__Data listing__

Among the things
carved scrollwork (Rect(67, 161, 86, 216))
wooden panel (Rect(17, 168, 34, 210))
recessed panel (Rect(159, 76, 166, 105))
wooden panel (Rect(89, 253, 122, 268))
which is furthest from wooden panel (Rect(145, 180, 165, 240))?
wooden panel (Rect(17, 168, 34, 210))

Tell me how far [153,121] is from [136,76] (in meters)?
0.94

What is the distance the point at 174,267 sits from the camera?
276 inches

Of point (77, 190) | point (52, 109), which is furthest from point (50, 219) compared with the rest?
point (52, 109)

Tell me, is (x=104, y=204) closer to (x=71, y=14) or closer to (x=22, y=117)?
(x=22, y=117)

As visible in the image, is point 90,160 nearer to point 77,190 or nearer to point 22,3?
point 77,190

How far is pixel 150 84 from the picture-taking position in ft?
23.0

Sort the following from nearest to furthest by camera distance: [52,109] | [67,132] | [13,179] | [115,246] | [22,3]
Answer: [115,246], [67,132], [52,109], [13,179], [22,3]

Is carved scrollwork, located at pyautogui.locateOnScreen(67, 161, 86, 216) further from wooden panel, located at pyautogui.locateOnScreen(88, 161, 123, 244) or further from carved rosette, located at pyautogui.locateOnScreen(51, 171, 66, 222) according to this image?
--
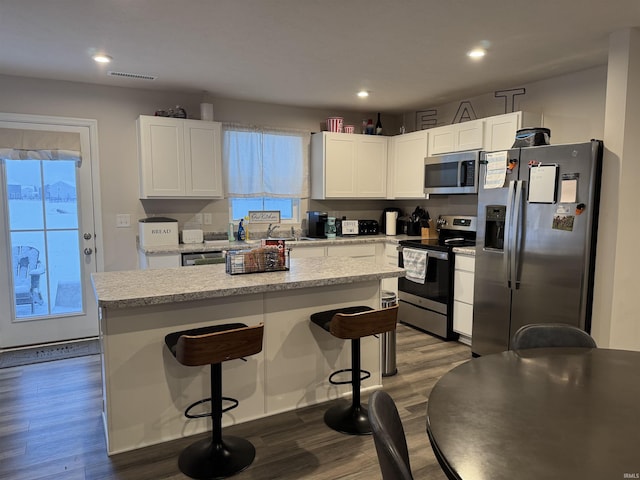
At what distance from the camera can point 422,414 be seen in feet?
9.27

__Instructions to follow__
Print the stretch of the listing from the line containing "Sort the following" through the line containing "Answer: [115,246], [67,132], [52,109], [13,179], [22,3]", both lines included, reproducing them verbatim.

__Answer to this task__
Sort the following from nearest to furthest by camera distance: [52,109] | [67,132] | [13,179] | [115,246] | [22,3]
Answer: [115,246], [67,132], [52,109], [13,179], [22,3]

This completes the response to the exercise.